▶ DIRECTION
In the lines below, find the one that contains "Looking at this" and write it out exactly, along with every line that follows it.

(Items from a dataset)
##############################

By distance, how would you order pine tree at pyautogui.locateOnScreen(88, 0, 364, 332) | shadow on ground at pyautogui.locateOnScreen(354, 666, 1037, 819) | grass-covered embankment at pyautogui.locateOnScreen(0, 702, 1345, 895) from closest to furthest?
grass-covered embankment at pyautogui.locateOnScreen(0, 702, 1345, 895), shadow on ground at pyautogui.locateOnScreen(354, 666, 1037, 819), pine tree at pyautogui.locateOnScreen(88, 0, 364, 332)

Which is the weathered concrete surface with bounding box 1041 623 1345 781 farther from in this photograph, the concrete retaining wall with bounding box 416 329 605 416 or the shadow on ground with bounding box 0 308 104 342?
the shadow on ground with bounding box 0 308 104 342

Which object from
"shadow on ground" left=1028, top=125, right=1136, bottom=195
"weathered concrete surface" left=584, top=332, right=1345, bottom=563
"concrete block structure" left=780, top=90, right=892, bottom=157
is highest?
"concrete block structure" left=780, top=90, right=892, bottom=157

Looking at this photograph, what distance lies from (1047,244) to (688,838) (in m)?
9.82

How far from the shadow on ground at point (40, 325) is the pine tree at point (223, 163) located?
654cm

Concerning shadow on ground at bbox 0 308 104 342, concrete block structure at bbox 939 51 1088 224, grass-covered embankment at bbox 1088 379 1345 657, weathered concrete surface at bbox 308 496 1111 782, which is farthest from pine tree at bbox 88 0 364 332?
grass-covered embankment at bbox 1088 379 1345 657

##############################

▶ TASK RESULT
Looking at this photograph, what distance lies from (1047,244) to (688,838) (in m)?
9.82

How far from the shadow on ground at point (40, 325) is the pine tree at point (223, 163) located?
654cm

Concerning shadow on ground at bbox 0 308 104 342, concrete block structure at bbox 939 51 1088 224, grass-covered embankment at bbox 1088 379 1345 657, weathered concrete surface at bbox 308 496 1111 782, which is farthest from pine tree at bbox 88 0 364 332?
grass-covered embankment at bbox 1088 379 1345 657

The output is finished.